Laurent Nunez interdit la Rencontre annuelle des musulmans de France au Bourget pour risque terroriste imminent
Le préfet de police de Paris a interdit la **Rencontre annuelle des musulmans de France** prévue du 3 au 6 avril 2026 au **Bourget**. Cette décision exceptionnelle est motivée par des menaces de **risque terroriste** ciblant directement la communauté musulmane, selon un arrêté préfectoral.
L'analyse
📌 **FAITS**:
- Interdiction par arrêté préfectoral de la Rencontre annuelle des musulmans de France (RAMF).
- L'événement devait se tenir au Bourget (Seine-Saint-Denis) du 3 au 6 avril 2026.
- La décision a été rendue publique le jeudi 2 avril 2026.
📍 **CONTEXTE**:
La RAMF est historiquement l'un des plus grands rassemblements de la communauté musulmane en Europe.
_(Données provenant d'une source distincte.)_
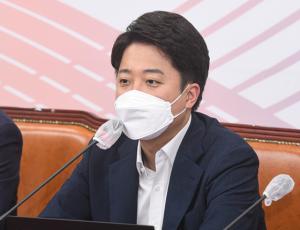 가세연이 쏘아올린 이준석 '성상납 의혹'…與 윤리위, 22일 징계 논의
Cette interdiction intervient dans un climat de vigilance sécuritaire accrue.
👥 **ACTEURS**:
- **Laurent Nunez**: Préfet de police de Paris, signataire de l'arrêté d'interdiction.
- **Musulmans de France (ex-UOIF)**: Organisateurs du rassemblement annuel.
📊 **ENJEUX**:
L'enjeu principal est la sécurité publique face à une menace terroriste jugée sérieuse par les autorités, opposée à la liberté de réunion et de culte.
🔮 **PERSPECTIVES**:
Possibilité de recours juridiques en référé-liberté par les organisateurs pour contester l'arrêté avant le début prévu de l'événement.
Contexte
Similaire aux interdictions de rassemblements massifs durant les périodes de menace terroriste élevée (post-2015) ou d'état d'urgence.
Pourquoi c'est important
Risque d'annulation définitive d'un événement majeur pour des milliers de citoyens et signal d'une menace terroriste spécifique sur le sol français.
Acteurs clés
- Laurent Nunez — Préfet de police de Paris
Autorité décisionnaire
Chiffres clés
- 3 au 6 avril 2026 — Dates de l'événement (Mediapart)
- Le Bourget (Seine-Saint-Denis) — Lieu (Mediapart)
Et ensuite ?
Scénario Tendanciel : Annulation effective de l'événement et renforcement de la surveillance des lieux de culte. Scénario de Rupture : Suspension de l'arrêté par le Conseil d'État si la menace n'est pas jugée assez caractérisée.